Saved data entries
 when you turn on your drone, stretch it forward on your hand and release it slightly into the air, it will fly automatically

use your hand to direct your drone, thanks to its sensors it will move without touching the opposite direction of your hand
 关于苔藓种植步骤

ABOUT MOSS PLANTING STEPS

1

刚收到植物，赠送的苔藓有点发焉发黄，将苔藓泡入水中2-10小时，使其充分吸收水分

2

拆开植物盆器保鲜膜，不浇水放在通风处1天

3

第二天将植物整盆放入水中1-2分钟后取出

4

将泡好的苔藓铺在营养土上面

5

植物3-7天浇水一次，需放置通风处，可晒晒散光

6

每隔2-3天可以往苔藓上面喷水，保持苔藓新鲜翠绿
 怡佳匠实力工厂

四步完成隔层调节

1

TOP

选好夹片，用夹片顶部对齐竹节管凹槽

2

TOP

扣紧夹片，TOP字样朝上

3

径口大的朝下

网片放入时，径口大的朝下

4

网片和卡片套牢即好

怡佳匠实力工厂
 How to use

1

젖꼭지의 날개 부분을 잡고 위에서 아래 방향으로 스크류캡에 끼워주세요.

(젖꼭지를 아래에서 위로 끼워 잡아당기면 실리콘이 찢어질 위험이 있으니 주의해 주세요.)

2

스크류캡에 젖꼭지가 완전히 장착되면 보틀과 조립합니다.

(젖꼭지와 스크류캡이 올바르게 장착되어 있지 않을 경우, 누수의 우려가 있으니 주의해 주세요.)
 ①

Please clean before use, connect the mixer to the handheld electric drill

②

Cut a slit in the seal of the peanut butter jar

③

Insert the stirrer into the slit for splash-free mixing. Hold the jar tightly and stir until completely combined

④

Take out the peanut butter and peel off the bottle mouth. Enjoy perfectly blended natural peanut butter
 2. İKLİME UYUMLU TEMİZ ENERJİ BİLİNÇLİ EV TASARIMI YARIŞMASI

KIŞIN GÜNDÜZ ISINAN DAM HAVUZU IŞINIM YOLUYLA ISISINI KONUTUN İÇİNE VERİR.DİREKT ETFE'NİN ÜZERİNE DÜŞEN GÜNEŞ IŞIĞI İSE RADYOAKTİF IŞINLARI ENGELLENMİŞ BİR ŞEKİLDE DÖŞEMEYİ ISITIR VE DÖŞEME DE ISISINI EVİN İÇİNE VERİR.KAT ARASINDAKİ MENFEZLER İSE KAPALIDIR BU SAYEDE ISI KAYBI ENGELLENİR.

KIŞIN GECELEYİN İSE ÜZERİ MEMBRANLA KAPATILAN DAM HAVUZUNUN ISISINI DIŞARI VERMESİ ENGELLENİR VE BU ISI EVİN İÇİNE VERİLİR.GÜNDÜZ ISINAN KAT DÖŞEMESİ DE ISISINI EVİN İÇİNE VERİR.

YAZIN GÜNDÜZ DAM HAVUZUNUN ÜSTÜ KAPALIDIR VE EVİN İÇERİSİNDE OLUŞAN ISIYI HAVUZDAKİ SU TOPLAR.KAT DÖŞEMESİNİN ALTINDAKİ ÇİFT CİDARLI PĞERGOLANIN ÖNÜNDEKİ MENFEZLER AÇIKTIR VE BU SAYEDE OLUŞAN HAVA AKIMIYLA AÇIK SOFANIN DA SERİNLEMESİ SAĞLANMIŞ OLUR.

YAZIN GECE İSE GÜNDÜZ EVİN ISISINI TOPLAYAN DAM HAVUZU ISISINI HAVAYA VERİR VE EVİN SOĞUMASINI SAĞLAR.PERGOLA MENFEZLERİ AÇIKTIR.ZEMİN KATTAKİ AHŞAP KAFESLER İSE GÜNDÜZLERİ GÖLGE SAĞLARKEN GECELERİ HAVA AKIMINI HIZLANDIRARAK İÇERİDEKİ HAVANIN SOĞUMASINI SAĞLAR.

◆ Task goal ◆
In the answer, return exactly the lines from the line containing "use your hand" to the end of the records above, and no others.

◆ Result ◆
use your hand to direct your drone, thanks to its sensors it will move without touching the opposite direction of your hand
 关于苔藓种植步骤

ABOUT MOSS PLANTING STEPS

1

刚收到植物，赠送的苔藓有点发焉发黄，将苔藓泡入水中2-10小时，使其充分吸收水分

2

拆开植物盆器保鲜膜，不浇水放在通风处1天

3

第二天将植物整盆放入水中1-2分钟后取出

4

将泡好的苔藓铺在营养土上面

5

植物3-7天浇水一次，需放置通风处，可晒晒散光

6

每隔2-3天可以往苔藓上面喷水，保持苔藓新鲜翠绿
 怡佳匠实力工厂

四步完成隔层调节

1

TOP

选好夹片，用夹片顶部对齐竹节管凹槽

2

TOP

扣紧夹片，TOP字样朝上

3

径口大的朝下

网片放入时，径口大的朝下

4

网片和卡片套牢即好

怡佳匠实力工厂
 How to use

1

젖꼭지의 날개 부분을 잡고 위에서 아래 방향으로 스크류캡에 끼워주세요.

(젖꼭지를 아래에서 위로 끼워 잡아당기면 실리콘이 찢어질 위험이 있으니 주의해 주세요.)

2

스크류캡에 젖꼭지가 완전히 장착되면 보틀과 조립합니다.

(젖꼭지와 스크류캡이 올바르게 장착되어 있지 않을 경우, 누수의 우려가 있으니 주의해 주세요.)
 ①

Please clean before use, connect the mixer to the handheld electric drill

②

Cut a slit in the seal of the peanut butter jar

③

Insert the stirrer into the slit for splash-free mixing. Hold the jar tightly and stir until completely combined

④

Take out the peanut butter and peel off the bottle mouth. Enjoy perfectly blended natural peanut butter
 2. İKLİME UYUMLU TEMİZ ENERJİ BİLİNÇLİ EV TASARIMI YARIŞMASI

KIŞIN GÜNDÜZ ISINAN DAM HAVUZU IŞINIM YOLUYLA ISISINI KONUTUN İÇİNE VERİR.DİREKT ETFE'NİN ÜZERİNE DÜŞEN GÜNEŞ IŞIĞI İSE RADYOAKTİF IŞINLARI ENGELLENMİŞ BİR ŞEKİLDE DÖŞEMEYİ ISITIR VE DÖŞEME DE ISISINI EVİN İÇİNE VERİR.KAT ARASINDAKİ MENFEZLER İSE KAPALIDIR BU SAYEDE ISI KAYBI ENGELLENİR.

KIŞIN GECELEYİN İSE ÜZERİ MEMBRANLA KAPATILAN DAM HAVUZUNUN ISISINI DIŞARI VERMESİ ENGELLENİR VE BU ISI EVİN İÇİNE VERİLİR.GÜNDÜZ ISINAN KAT DÖŞEMESİ DE ISISINI EVİN İÇİNE VERİR.

YAZIN GÜNDÜZ DAM HAVUZUNUN ÜSTÜ KAPALIDIR VE EVİN İÇERİSİNDE OLUŞAN ISIYI HAVUZDAKİ SU TOPLAR.KAT DÖŞEMESİNİN ALTINDAKİ ÇİFT CİDARLI PĞERGOLANIN ÖNÜNDEKİ MENFEZLER AÇIKTIR VE BU SAYEDE OLUŞAN HAVA AKIMIYLA AÇIK SOFANIN DA SERİNLEMESİ SAĞLANMIŞ OLUR.

YAZIN GECE İSE GÜNDÜZ EVİN ISISINI TOPLAYAN DAM HAVUZU ISISINI HAVAYA VERİR VE EVİN SOĞUMASINI SAĞLAR.PERGOLA MENFEZLERİ AÇIKTIR.ZEMİN KATTAKİ AHŞAP KAFESLER İSE GÜNDÜZLERİ GÖLGE SAĞLARKEN GECELERİ HAVA AKIMINI HIZLANDIRARAK İÇERİDEKİ HAVANIN SOĞUMASINI SAĞLAR.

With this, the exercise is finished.